-2

I want to create a simple implementation of a B+-Tree in Java and i need some help. I want my program to implement these functions: search, insert, delete.

My questions:

  1. What is the best data structure to use to represent the Tree? I was thinking TreeMap.
  2. In a B+-Tree the data is stored olny in the leaf nodes (K,V) and in the inner nodes instead of data in every record there is a pointer to a child node (K,P). I would like a suggestion on how to point to an other node since i cant use pointers in java.

Also if you have any recommendations or you have in mind a simple implementation i could use as a reference, please tell me.

Thanks

mellamokb
  • 56,094
  • 12
  • 110
  • 136
Christos Baziotis
  • 5,845
  • 16
  • 59
  • 80

1 Answers1

7

The whole point of a B-tree (or any of the small variations that exist) is to store data on disk so that it can be read with a small number of disk accesses. If you're going to keep everything in memory, you should use a balanced binary search tree (maybe a red-black tree or splay tree), or even a vanilla BST, but neither of your questions seems to consider this fact.

  1. What is the best data structure to use to represent the Tree? I was thinking TreeMap.

TreeMap is an in-memory data structure, so it's unclear how this will help to represent an on-disk tree. Also, this implements a binary search tree for you, so you aren't really implementing the B-tree yourself if you use TreeMap.

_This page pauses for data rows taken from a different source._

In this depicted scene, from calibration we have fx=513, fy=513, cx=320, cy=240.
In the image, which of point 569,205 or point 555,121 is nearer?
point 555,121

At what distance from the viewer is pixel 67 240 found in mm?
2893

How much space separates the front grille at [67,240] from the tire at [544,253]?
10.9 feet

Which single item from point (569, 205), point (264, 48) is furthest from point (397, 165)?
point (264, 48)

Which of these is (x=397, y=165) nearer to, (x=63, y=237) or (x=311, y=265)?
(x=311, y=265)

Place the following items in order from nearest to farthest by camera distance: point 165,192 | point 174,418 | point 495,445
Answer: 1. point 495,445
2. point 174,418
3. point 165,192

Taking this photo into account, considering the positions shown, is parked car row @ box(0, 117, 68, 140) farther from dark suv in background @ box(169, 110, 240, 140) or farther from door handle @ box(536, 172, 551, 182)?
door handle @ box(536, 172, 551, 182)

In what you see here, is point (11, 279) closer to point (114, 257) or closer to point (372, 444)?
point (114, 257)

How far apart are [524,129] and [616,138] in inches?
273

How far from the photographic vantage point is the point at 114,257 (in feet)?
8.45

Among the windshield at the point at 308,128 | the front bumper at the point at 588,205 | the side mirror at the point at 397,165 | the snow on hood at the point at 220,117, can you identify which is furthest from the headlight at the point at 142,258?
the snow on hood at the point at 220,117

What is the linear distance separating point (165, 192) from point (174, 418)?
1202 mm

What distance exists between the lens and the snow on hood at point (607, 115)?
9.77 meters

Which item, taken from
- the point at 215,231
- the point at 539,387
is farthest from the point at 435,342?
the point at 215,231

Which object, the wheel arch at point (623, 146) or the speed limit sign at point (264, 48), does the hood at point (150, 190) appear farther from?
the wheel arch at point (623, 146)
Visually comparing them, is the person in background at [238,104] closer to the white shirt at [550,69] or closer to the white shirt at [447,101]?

  1. In a B+-Tree the data is stored olny in the leaf nodes (K,V) and in the inner nodes instead of data in every record there is a pointer to a child node (K,P). I would like a suggestion on how to point to an other node since i cant use pointers in java.

You don't need actual pointers to represent a B-tree, just file offsets. You'll need to define a way of representing these offsets (either the number of bytes or blocks from the beginning of the file, depending on how the rest of your implementation is structured) and access everything in terms of file offsets. In fact, you should not use standard C-style pointers to point between nodes in your B+-tree. If you did, those pointers would be meaningless the next time the program started, so you would lose the persistence benefit of an on-disk data structure.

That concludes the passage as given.